CIN is the number allotted to a company registered in India by the Ministry of Corporate Affairs, Government of India.
CIN is a 21-digit number that contains the information such as status (listed / unlisted), NIC code of business activity, state of registration, year of registration, private or public and the sequential registration number in the respective state
Unlike private companies, a public company cannot start its business after getting the certificate of incorporation. It has to obtain a certificate of commencement of business from the ROC.
The ROC will issue the certificate of commencement of business after a public company files the ‘Statement in Lieu of Prospectus’ (SLP).
SLP is required by a public company for obtaining the certificate of commencement of business. It contains the details of first shareholders, directors, the amount of capital brought in, the details of auditors and preliminary expenses for company incorporation etc.
If you have all the documents in order, it will take no longer than 15 days. However, this is dependent on the workload of the registrar.

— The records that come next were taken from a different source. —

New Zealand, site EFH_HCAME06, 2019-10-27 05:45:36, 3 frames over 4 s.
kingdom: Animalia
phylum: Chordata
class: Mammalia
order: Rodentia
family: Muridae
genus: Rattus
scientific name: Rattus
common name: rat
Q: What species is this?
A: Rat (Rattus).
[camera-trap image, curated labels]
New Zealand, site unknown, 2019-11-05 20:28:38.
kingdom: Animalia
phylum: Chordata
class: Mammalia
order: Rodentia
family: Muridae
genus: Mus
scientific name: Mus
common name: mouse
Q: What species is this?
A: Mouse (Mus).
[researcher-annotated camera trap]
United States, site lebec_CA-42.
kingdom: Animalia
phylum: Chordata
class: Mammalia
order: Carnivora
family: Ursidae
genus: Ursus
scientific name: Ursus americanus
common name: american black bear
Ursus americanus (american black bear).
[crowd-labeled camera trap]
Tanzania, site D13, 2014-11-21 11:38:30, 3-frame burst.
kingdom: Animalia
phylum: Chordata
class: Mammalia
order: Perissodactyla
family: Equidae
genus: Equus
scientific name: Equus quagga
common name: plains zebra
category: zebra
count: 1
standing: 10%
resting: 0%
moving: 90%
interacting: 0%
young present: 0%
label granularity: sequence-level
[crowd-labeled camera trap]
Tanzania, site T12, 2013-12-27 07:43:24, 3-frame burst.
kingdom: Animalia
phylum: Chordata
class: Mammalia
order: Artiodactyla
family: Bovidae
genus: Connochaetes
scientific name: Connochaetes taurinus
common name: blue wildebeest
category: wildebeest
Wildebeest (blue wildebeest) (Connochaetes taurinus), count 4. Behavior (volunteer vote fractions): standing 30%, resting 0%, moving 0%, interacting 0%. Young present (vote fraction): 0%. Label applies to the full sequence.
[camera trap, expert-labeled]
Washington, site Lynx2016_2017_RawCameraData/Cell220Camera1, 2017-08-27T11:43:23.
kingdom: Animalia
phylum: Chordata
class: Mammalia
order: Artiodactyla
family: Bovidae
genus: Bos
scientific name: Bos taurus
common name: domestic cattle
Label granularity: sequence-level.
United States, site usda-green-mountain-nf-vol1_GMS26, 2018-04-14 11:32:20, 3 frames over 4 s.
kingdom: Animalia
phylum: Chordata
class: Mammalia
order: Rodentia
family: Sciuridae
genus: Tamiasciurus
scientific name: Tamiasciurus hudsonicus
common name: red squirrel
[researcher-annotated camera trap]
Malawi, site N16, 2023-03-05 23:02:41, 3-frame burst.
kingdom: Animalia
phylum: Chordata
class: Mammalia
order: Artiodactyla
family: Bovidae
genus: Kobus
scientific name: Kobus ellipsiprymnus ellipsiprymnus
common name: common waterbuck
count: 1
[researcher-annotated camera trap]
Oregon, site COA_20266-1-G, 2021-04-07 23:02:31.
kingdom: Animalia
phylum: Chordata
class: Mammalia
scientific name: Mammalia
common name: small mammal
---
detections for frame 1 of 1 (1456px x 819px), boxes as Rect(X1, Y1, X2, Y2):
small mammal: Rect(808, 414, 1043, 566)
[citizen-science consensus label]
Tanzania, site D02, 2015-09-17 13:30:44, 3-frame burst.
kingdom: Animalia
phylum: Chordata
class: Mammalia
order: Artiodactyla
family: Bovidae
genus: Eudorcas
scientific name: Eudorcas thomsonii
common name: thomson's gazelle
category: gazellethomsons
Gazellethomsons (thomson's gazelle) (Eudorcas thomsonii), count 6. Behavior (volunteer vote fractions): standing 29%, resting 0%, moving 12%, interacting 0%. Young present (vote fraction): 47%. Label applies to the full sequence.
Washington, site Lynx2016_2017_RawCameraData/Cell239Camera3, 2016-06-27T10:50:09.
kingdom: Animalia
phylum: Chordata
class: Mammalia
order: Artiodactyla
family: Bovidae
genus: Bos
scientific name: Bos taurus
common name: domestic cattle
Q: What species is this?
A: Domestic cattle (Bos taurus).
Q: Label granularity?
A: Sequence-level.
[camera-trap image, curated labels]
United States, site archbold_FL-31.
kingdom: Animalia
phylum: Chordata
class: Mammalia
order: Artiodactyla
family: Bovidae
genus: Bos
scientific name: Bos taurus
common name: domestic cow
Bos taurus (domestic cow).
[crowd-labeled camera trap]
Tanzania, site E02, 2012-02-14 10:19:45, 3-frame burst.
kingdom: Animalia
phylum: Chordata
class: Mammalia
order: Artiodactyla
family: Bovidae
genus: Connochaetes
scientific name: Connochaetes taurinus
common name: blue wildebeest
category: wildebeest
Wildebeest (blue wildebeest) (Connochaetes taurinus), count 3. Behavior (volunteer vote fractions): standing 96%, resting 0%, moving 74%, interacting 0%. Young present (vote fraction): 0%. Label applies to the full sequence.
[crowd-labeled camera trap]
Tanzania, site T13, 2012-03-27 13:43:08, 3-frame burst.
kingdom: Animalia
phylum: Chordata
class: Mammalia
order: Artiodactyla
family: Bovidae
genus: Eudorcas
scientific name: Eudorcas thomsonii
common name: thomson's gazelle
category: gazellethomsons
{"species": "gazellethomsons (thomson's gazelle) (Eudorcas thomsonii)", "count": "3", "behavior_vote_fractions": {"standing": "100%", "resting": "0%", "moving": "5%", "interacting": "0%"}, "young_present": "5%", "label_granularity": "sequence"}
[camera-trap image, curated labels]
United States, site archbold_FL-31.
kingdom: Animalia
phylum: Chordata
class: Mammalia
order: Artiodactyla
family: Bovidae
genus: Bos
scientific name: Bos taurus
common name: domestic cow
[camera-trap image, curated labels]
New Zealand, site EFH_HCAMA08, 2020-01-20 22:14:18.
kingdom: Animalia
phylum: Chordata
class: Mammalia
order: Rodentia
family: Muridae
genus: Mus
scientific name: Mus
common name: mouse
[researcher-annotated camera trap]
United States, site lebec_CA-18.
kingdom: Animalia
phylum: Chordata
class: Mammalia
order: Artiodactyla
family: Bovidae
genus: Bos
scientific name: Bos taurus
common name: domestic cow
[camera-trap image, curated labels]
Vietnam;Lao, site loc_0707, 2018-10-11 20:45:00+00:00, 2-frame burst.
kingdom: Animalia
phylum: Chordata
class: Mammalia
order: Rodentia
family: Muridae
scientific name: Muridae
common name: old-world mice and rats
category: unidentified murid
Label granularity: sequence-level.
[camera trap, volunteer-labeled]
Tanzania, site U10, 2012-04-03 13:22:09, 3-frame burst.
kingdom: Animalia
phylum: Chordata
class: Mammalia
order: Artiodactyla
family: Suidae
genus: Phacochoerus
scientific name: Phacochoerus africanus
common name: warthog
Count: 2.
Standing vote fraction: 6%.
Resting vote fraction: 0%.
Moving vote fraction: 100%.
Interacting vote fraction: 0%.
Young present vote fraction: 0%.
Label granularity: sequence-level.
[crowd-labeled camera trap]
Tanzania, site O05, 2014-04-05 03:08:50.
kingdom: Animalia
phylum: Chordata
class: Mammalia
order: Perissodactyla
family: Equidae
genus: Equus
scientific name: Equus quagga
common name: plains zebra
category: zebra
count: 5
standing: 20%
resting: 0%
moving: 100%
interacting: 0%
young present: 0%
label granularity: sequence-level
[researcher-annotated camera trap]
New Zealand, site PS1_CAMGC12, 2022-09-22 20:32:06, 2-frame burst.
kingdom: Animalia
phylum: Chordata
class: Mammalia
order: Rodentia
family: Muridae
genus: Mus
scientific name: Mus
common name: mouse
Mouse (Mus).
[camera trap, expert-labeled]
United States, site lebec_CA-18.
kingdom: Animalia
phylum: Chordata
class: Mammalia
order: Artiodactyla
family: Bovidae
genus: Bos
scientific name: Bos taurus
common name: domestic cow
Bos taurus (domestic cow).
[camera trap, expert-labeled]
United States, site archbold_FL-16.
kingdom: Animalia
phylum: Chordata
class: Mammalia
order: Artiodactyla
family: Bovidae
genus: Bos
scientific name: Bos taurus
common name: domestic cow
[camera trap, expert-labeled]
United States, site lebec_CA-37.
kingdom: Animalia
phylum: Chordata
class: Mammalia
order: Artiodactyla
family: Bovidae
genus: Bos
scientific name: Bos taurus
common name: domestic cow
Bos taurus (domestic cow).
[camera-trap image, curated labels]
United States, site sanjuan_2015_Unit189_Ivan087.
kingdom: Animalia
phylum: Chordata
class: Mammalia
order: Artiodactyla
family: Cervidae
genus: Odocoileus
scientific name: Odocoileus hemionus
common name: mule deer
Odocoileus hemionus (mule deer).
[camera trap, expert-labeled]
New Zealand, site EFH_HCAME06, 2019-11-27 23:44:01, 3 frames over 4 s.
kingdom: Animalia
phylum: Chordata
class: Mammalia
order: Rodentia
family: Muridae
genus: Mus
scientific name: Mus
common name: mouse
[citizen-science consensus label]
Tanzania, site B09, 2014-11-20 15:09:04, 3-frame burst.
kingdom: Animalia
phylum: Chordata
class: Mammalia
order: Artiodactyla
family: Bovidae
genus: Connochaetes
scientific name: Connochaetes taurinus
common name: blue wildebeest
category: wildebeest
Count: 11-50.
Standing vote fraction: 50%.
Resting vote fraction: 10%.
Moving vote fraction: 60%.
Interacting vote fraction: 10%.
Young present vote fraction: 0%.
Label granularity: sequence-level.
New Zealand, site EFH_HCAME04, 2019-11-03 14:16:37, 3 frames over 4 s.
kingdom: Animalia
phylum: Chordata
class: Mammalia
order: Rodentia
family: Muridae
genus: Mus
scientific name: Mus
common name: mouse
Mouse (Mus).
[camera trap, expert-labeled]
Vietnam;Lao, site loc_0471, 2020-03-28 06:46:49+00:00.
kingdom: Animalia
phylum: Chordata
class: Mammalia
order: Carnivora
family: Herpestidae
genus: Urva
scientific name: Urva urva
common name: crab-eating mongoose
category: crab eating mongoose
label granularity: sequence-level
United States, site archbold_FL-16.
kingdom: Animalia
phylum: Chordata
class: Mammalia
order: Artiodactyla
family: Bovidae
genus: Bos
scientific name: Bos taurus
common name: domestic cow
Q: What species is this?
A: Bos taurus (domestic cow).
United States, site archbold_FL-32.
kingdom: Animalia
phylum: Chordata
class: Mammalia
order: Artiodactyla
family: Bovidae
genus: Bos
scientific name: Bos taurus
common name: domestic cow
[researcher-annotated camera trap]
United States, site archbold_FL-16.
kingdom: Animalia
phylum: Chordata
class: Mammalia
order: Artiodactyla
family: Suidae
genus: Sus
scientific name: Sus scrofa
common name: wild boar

All directors must provide identity and address proof, as well as a copy of the PAN Card (for Indian Nationals) and Passport (for foreign nationals). No-objection Certificate must be submitted by the owner of the registered office premises.
Yes, so long as the annual compliances are met, the private limited company will continue to exist. If you do not comply with the requirements, it will go dormant, until it is struck off the register altogether.
Yes, a private limited company must hire an auditor, no matter what its revenues. In fact, an auditor must be appointed within 30 days of incorporation. Compliance is important with a private limited company, given that penalties for non-compliance can run into lakhs or rupees and even lead to the blacklisting of directors.